> **RECORD SET**

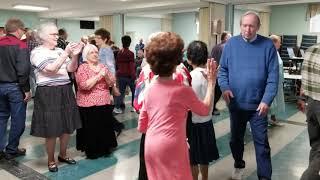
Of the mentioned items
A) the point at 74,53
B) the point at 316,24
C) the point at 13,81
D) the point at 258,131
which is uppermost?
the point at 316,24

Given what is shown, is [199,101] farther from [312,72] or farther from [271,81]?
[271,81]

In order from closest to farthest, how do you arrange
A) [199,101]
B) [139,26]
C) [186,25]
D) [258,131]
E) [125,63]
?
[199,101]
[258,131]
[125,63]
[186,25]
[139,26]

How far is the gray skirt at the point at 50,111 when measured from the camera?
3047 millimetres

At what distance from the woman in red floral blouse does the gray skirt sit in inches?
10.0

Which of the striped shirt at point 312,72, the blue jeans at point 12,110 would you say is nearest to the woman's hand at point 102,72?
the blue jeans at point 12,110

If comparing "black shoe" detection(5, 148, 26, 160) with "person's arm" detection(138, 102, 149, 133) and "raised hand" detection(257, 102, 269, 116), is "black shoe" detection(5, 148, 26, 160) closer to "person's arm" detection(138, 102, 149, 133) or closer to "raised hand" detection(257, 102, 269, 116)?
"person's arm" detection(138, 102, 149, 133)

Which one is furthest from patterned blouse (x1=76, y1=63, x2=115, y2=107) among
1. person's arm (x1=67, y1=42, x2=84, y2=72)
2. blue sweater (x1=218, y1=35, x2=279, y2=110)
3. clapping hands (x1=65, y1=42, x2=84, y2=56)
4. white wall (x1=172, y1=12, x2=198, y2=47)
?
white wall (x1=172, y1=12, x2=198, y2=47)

---

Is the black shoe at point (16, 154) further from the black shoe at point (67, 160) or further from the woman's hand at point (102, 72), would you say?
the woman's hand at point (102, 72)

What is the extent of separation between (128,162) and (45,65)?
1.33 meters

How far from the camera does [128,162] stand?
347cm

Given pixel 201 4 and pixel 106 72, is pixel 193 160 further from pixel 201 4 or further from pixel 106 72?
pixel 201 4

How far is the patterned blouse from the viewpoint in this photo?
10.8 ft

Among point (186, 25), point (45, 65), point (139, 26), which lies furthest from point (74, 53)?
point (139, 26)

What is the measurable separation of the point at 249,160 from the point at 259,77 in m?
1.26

> **WHAT IS ASKED**
Which lines in the data above contain the string "pixel"? List each of them in full, treating uppercase and lowercase as different.

> **REPLY TO THE TASK**
Given pixel 201 4 and pixel 106 72, is pixel 193 160 further from pixel 201 4 or further from pixel 106 72?
pixel 201 4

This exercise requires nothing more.